Can you reproduce the text of all the material below word for word, leaving out the pictures?

********************

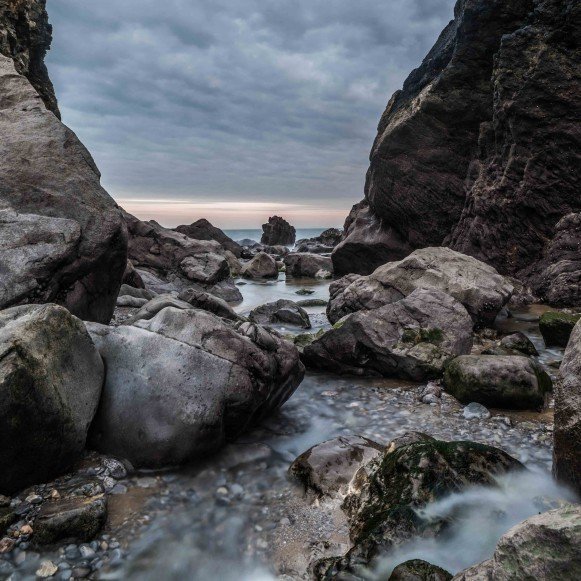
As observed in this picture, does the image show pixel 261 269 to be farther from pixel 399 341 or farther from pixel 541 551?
pixel 541 551

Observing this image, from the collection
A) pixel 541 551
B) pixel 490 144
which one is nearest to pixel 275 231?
Answer: pixel 490 144

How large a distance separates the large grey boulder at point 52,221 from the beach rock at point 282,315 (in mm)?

********************

▶ _FULL RESPONSE_
As observed in this picture, does the image show pixel 261 269 to be farther from pixel 399 341 or farther from pixel 541 551?
pixel 541 551

Observing this image, from the collection
A) pixel 541 551
B) pixel 490 144
which one is nearest to pixel 275 231?
Answer: pixel 490 144

How large a distance separates the large grey boulder at point 52,221 from the beach rock at point 282,315 (in mm)?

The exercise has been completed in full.